══ Record excerpts ══

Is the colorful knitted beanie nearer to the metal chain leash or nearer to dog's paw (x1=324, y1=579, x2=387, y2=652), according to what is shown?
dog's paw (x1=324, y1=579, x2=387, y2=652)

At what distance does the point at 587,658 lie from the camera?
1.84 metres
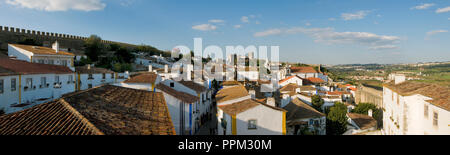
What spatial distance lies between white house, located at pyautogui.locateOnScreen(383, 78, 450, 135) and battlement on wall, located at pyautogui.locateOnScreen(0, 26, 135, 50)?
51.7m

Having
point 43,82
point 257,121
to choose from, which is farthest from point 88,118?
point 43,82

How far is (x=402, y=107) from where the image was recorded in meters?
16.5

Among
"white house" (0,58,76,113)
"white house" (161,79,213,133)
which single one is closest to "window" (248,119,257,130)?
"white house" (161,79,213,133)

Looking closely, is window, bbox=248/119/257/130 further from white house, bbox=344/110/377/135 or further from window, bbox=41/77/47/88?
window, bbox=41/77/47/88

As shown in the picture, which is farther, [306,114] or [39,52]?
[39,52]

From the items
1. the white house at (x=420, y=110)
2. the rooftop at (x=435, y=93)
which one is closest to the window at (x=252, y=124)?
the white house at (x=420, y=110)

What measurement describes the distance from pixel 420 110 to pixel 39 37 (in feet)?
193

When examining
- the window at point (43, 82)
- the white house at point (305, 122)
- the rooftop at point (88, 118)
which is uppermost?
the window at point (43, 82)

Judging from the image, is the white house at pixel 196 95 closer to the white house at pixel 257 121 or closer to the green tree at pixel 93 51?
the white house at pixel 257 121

═══

To be done:
Reproduce every one of the records above verbatim, leaving out the pictures.

Expected answer:
Is the colorful knitted beanie nearer to the metal chain leash or nearer to dog's paw (x1=324, y1=579, x2=387, y2=652), according to what is shown?
dog's paw (x1=324, y1=579, x2=387, y2=652)

At what distance does the point at 587,658 lie from the camera?
1.84 metres
What spatial distance lies between white house, located at pyautogui.locateOnScreen(383, 78, 450, 135) and battlement on wall, located at pyautogui.locateOnScreen(0, 26, 135, 50)?
51.7m

Having
point 43,82
point 257,121
to choose from, which is farthest from point 88,118?
point 43,82

How far is (x=402, y=107) from where the image was recorded in meters?
16.5

Among
"white house" (0,58,76,113)
"white house" (161,79,213,133)
which single one is closest to "window" (248,119,257,130)?
"white house" (161,79,213,133)

Looking closely, is window, bbox=248/119/257/130 further from white house, bbox=344/110/377/135 or further from window, bbox=41/77/47/88?
window, bbox=41/77/47/88

As shown in the picture, which is farther, [306,114] or [39,52]?
[39,52]

From the items
1. the white house at (x=420, y=110)
2. the rooftop at (x=435, y=93)
which one is closest to the window at (x=252, y=124)?
the white house at (x=420, y=110)

What measurement describes the distance from pixel 420 110 to pixel 39 37 (in feet)?
193

When examining
- the window at point (43, 82)
- the white house at point (305, 122)
- the rooftop at point (88, 118)
which is uppermost?
the window at point (43, 82)

Judging from the image, is the white house at pixel 196 95 closer to the white house at pixel 257 121 or closer to the green tree at pixel 93 51?
the white house at pixel 257 121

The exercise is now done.